Tezin Türü: Doktora
Tezin Yürütüldüğü Kurum: Orta Doğu Teknik Üniversitesi, İktisadi ve İdari Bilimler Fakültesi, Uluslararası İlişkiler Bölümü, Türkiye
Tezin Onay Tarihi: 2011
Tezin Dili: İngilizce
Öğrenci: Hakan Övünç Ongur
Danışman: AHMET NURİ YURDUSEV
Özet:The purpose of this dissertation is to answer ‘if we can live together?’, through establishing a historical approach towards the concepts of Europeanization, European identity and the rights of minorities. The main argument reads that within the historical understanding of Europeanization, it is theoretically impossible to speak of a common European identity that European peoples and societies could agree upon.

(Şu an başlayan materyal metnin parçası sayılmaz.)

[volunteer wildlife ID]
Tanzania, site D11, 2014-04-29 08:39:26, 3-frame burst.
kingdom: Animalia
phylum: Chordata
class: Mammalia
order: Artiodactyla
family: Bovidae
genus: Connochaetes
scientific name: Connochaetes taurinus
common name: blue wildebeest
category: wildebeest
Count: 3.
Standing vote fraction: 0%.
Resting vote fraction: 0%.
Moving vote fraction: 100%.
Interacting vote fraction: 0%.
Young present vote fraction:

The problem is that such impossibility cannot be explained by the mainstream political identity and Europeanization literature. In this thesis, in order to account for the late-modern European self-definition which is distinguished with its banal character that carries elements from post-modernity yet at the same time is situated on the modern necessities and inventions, ‘social identity’ and ‘social categorization’ conceptualizations of Henri Tajfel are addressed. The aim is to communicate between the studies of Europeanization and European identity and the Social Identity Theory that proposes an instant gathering of people through social ingrouping without developing a certain sense of common culture, identity or belongingness. Having set the theoretical ground, the practical consequences of European ingrouping are examined by employing a historical perception of the development of the idea of minorities in Europe. Minorities are the traditional others of European nation-states and they are the outgroups of any social ingrouping for that matter. There are observed two fundamental results of the current European ingrouping-outgrouping on the development of minority right regimes in Europe. On the one hand, there is still the traditional security-oriented perception of national minorities in Europe that is simultaneously exposed to Europeanization and some level of improvement; yet, on the other hand, the European ingrouping itself is causing the minoritization of certain groups, excluding them from the very agenda of Europeanization.